Semua pengunjung berteriak dengan sangat keras, untuk memprovokasi Rinjani.


"Hay Nona cantik terima komandan kami jadi suami kamu ya" ujar rombongan yang sekarang masih membentuk tulisan, 'Menikahlah Denganku'


"Nona cantik lepaskan penderitaan komandan kami itu. Terimalah dia jadi suami kamu" terdengar kembali teriakan yang berasal dari tentara tentara yang sekarang sedang berada di bawah tulisan melamar Rinjani tersebut.


"Sayang," ujar Rinjani membuka mulutnya.


Semua orang langsung diam tanpa dikomando. Mereka juga penasaran dengan jawaban yang akan diberikan oleh Rinjani kepada Bayu. Makanya mereka tidak butuh komando untuk menutup mulut mereka saat itu juga. Mereka dengan kesadaran sendiri dan rasa ingin tahu dan rasa ingin mendengar membuat mereka menutup mulut mereka dengan spontan.

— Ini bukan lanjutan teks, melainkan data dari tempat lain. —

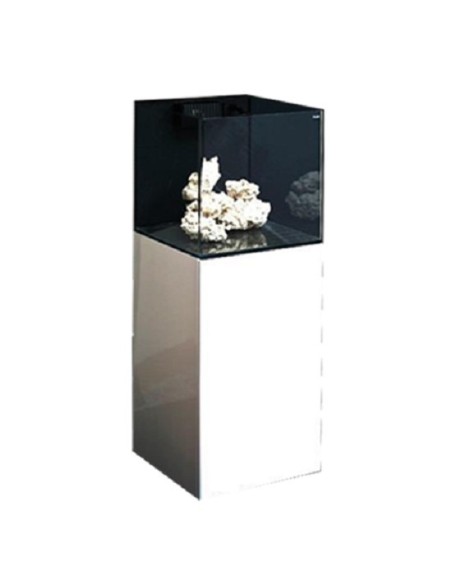 Blau Open Reef 91 Bianco con Supporto **Vetro Extra Chiaro**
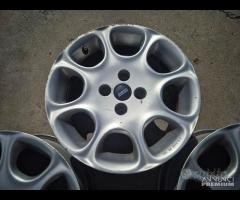 Cerchi In Lega Da 15" Per Fiat Multipla - Marea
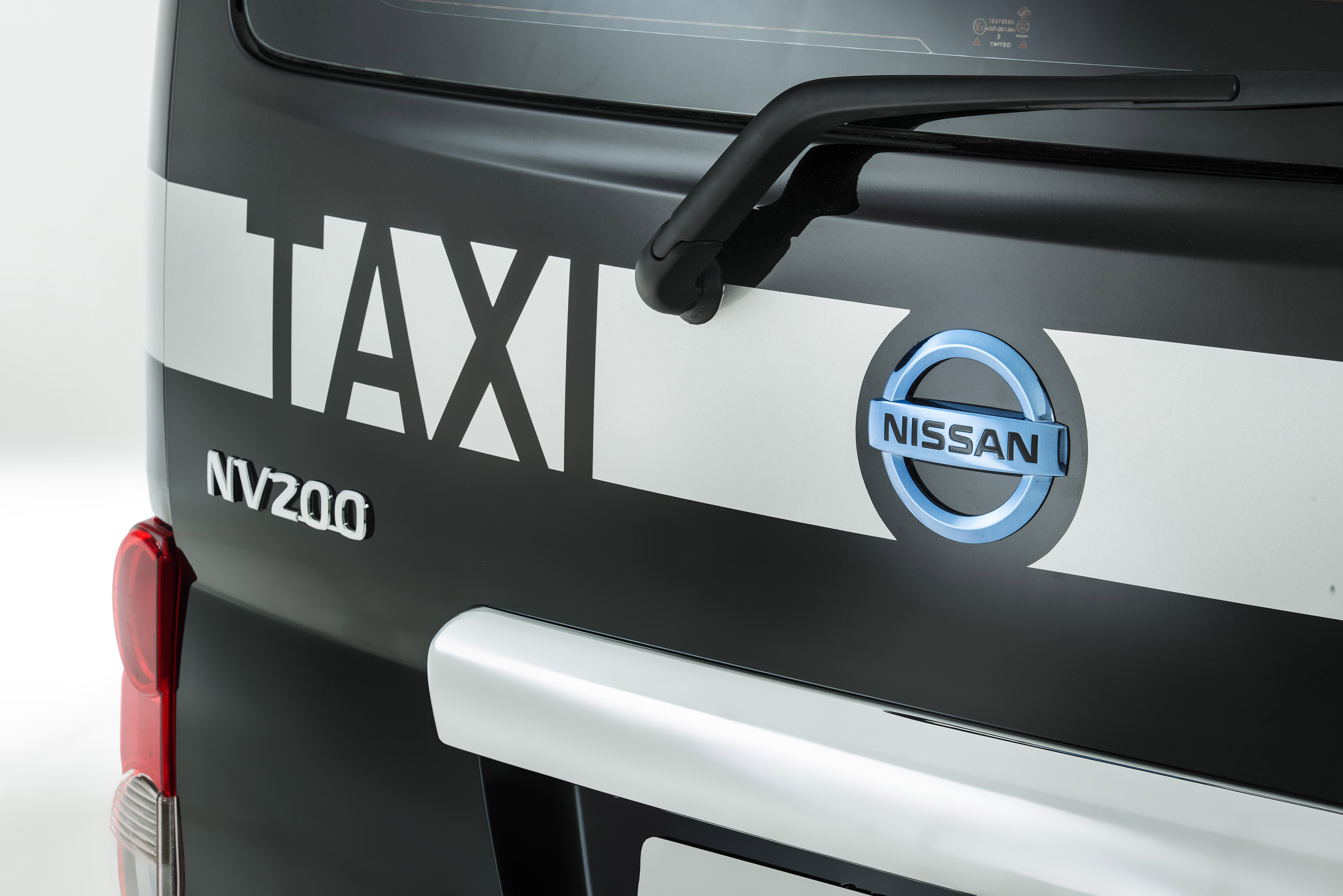 Nissan NV200 London Taxi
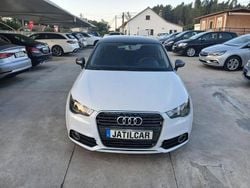 Branco Usado 2012 Audi A1 Sportback Citadino | € 9.900 (Preço justo)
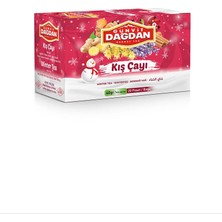 Kış Çayı  Bardak Poşet 20’li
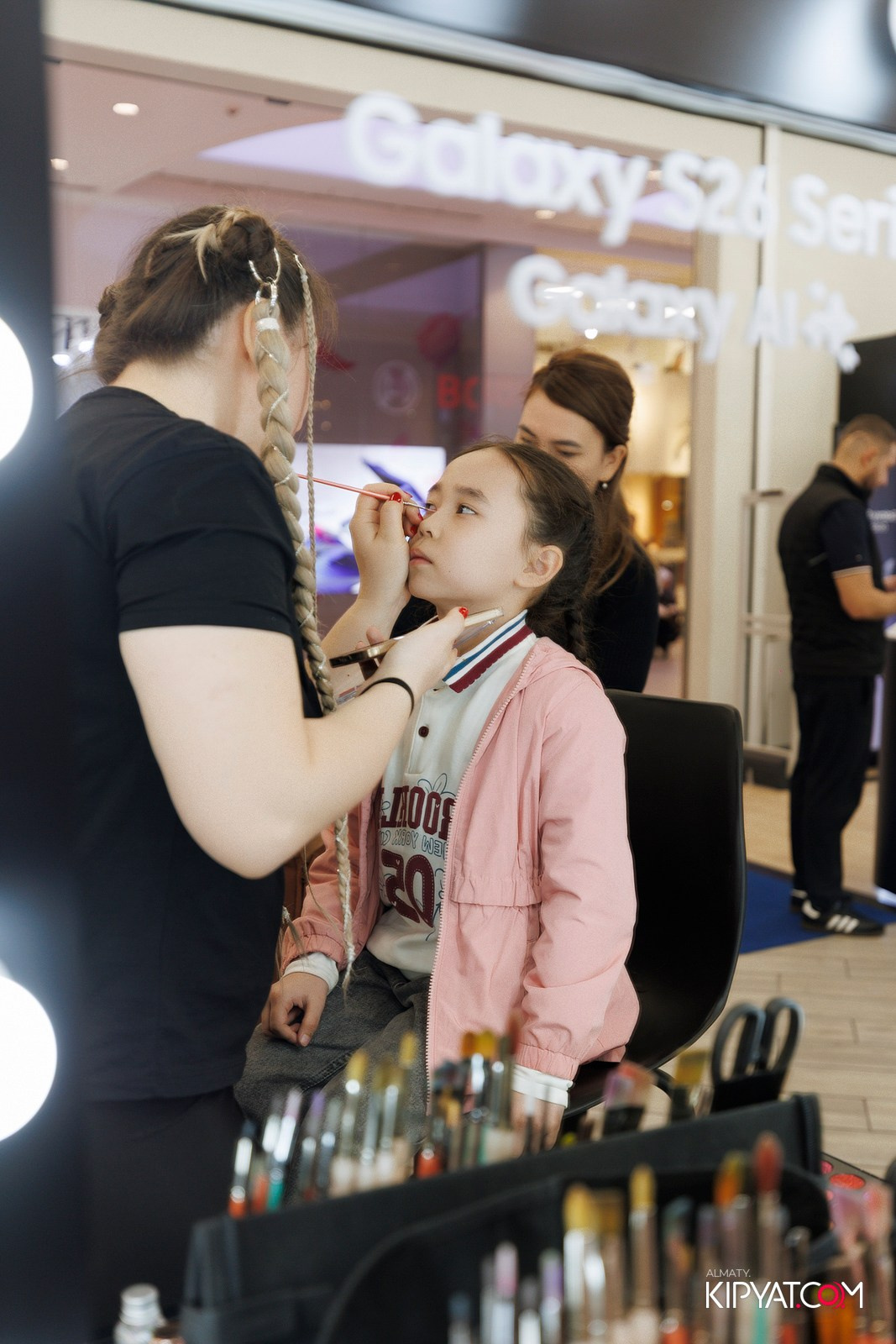 ПРЕЗЕНТАЦИЯ SAMSUNG S26. КИПЯТКОМ АЛМАТЫ! Фотосъемка мероприятий в Алматы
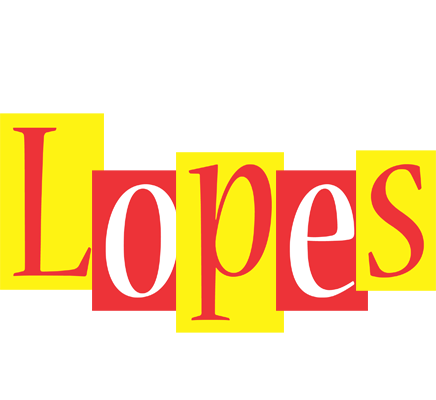 Lopes errors logo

" sayang, aku mencintai kamu. Aku menerima kamu menjadi calon suami aku" jawab Rinjani dengan lantang dan cukup terdengar oleh semua orang yang mendadak diam saat mendengar Rinjani yang menjawab ungkapan perasaan dari Bayu.


Semua tentara yang tadinya membentuk formasi tulisan menikahlah denganku langsung berlari ke atas podium. Mereka memberikan bunga bunga yang dari tadi mereka bawa kepada Rinjani. Mereka juga mengangkat Bayu dan melemparkannya ke udara. Papap dan Mamah yang melihat kelakuan dari rekan kerja bayu tersenyum bahagia. Anak mereka benar benar dicintai oleh anggotanya.


"Selamat komandan akhirnya laku juga" ujar mereka saat sudah menurunkan Bayu dari lemparan yang membuat Rinjani menatap ngeri kepada mereka semua.


"Komandan kami laku"


"Komandan kami sold out"


"Banyak yang akan bersedih"


"Akhirnya maskot kompi C dan maskot kesatuan laris juga"


Begitu banyak teriakan teriakan yang mengungkapkan betapa cintanya mereka ke Bayu. Kebahagiaan atas diterimanya lamaran Bayu oleh Rinjani tidak hanya memayungi Rinjani, Bayu, Mamah dan Papap saja tetapi semua orang yang ada di kesatuan itu ikut berbahagia atas lamaran Bayu yang diterima oleh Rinjani.


Rinjani tersenyum bahagia, begitu juga Papap dan Mamah.


papap dan mamah kemudian memeluk Rinjani. Mereka sangat bahagia atas semua ini. Sekarang rinjani sudah sah menjadi menantu mereka walaupun Rinjani dan Bayu belum melakukan akad nikah.